KKP KELAS II SMARANG MERESPON SITUASI KHUSUS BENCANA GEMPA CIANJUR

Gempabumi Cianjur terjadi pada tanggal 21 November 2022 pukul 13:21:10 WIB. Episenter gempa berada di 10 kilometer barat daya Kabupaten Cianjur, Provinsi Jawa Barat dan kedalaman 11 km dengan magnitudo 5,6. Sampai tanggal 28 November 2022, pukul 07:00 WIB, BMKG telah mencatat 297 gempa susulan dengan magnitudo terbesar M4,2 dan terkecil M1,0 (Gambar 1).

Pemicu gempa adalah patahan Cugenang, patahan yang baru teridentifikasi dalam survei yang dilakukan BMKG. Patahan Cugenang membentang sepanjang kurang lebih 9 kilometer dan melintasi sedikitnya 9 desa antara lain 8 desa di Kecamatan Cugenang yaitu Desa Ciherang, Desa Ciputri, Cibeureum, Nyalindung, Mangunkerta, Sarampad, Cibulakan, dan Desa Benjot. Satu desa terakhir, Nagrak, lokasinya di dalam wilayah Kecamatan Cianjur.

Pemutakhiran data BNPB sampai dengan 13 Desember 2022 korban meninggal dunia 335 jiwa, 30 jiwa dalam perawatan luka-luka, 8 jiwa masih dalam pencarian dan 114.683 jiwa mengungsi ke beberapa titik.

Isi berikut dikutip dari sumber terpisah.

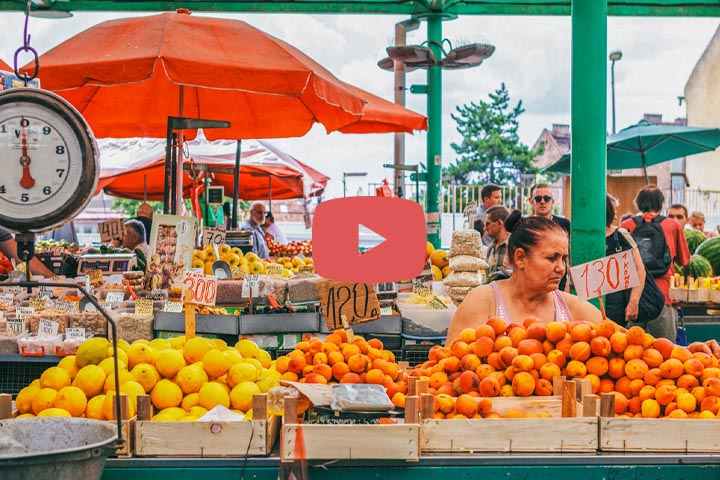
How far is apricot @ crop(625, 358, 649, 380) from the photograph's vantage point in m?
2.82

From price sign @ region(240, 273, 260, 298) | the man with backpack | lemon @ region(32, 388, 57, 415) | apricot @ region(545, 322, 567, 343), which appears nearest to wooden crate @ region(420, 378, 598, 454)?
apricot @ region(545, 322, 567, 343)

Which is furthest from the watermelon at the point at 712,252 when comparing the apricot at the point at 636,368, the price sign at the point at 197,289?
the price sign at the point at 197,289

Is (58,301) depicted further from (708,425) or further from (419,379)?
(708,425)

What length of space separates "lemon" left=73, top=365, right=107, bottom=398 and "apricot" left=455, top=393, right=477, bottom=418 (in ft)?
4.22

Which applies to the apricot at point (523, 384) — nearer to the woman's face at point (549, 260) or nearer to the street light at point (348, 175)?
the woman's face at point (549, 260)

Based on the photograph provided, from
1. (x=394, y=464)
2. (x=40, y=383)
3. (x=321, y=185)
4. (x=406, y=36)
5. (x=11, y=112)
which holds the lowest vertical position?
(x=394, y=464)

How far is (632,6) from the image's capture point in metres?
11.3

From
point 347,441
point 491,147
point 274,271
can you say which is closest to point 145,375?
point 347,441

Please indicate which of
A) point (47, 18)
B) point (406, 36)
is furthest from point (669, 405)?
point (47, 18)

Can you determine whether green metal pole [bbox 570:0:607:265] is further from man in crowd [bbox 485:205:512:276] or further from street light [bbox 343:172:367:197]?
street light [bbox 343:172:367:197]

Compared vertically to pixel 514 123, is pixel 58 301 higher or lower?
lower

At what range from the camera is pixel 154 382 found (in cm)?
296

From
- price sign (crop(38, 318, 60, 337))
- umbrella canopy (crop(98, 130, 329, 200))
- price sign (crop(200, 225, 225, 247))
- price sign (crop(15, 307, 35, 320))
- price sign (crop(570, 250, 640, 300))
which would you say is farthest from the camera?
umbrella canopy (crop(98, 130, 329, 200))

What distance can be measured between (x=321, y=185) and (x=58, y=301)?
1206cm
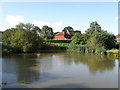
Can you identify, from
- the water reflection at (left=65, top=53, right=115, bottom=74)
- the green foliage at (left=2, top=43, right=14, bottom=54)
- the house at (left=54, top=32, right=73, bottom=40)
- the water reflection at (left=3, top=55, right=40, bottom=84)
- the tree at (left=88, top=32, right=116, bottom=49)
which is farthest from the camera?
the house at (left=54, top=32, right=73, bottom=40)

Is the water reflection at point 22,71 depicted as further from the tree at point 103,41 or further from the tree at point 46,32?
the tree at point 46,32

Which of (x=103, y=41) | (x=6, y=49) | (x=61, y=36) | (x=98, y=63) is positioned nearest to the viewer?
(x=98, y=63)

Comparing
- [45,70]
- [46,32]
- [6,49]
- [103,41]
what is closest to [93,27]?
[103,41]

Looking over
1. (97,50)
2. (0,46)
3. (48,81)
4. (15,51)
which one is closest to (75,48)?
(97,50)

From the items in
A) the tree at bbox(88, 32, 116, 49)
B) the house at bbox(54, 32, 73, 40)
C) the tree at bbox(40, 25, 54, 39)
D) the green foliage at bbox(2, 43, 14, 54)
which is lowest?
the green foliage at bbox(2, 43, 14, 54)

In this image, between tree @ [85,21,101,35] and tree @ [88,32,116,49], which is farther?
tree @ [85,21,101,35]

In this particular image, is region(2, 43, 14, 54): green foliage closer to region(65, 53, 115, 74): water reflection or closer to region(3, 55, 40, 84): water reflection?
region(3, 55, 40, 84): water reflection

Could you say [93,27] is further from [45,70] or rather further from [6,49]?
[45,70]

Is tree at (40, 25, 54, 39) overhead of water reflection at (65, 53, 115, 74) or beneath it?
overhead

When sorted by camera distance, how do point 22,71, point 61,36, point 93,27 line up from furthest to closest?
point 61,36 → point 93,27 → point 22,71

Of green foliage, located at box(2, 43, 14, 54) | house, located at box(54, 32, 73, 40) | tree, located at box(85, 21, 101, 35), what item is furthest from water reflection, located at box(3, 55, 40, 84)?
house, located at box(54, 32, 73, 40)

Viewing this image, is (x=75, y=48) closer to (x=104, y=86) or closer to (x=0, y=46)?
(x=0, y=46)

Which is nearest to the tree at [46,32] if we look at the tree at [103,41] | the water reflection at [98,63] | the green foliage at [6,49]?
the tree at [103,41]

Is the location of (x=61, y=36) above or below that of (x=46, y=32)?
below
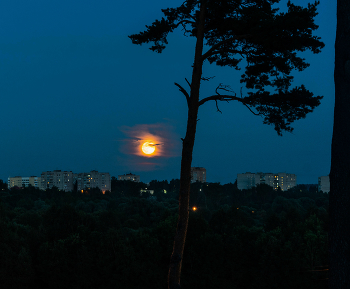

Kerugian infrastruktur 56.548 unit rumah alami kerusakan. Infrastruktur lain seperti 544 sekolah, 281 tempat ibadah, 18 fasilitas kesehatan, dan 18 gedung atau kantor rusak akibat gempa, serta terdapat 16 kecamatan terdampak.

SK Bupati Cianjur Nomor: 360/KEP.376-BPBD/2022 menetapkan status tanggap darurat bencana berlangsung selama 30 hari sejak tanggal 21 November sampai dengan 20 Desember 2022. Dalam upaya pemulihan dan penanggulangan bencana gempa bumi di Cianjur, sesuai Surat Dirjen P2P Nomor: SR.01.02/C/5593/2022 tanggal 23 November 2022 perihal Dukungan Tenaga dan Logistik Bencana Cianjur, maka Kantor Kesehatan Pelabuhan turut serta dalam mengirimkan tim bantuan. KKP Semarang selama masa tanggap darurat menerjunkan 3 tim secara bertahap. Tim pertama mulai tanggal 24 November sampai dengan 2 Desember 2022, dilanjutkan oleh tim kedua sampai dengan 8 Desember 2022, lalu tim terakhir sampai dengan 15 Desember 2022. Masing-masing tim beranggotakan 4 orang terdiri dari 2 tenaga medis (dokter dan perawat) dan 2 tenaga penunjang (surveilans epidemiolog/ sanitarian/entomolog dan teknis lain).

Gambar 3. Tim 2 dan Tim 3 KKP Semarang (dari kiri-kanan : Kabul Bayu Saputra, Osa Nugraha, Bethari Bunga P, Eka Oktaviarini, Yuninda Fajar KH, Ardi Prasetiyo, Khamim Mubarok, Lilik Setiawan)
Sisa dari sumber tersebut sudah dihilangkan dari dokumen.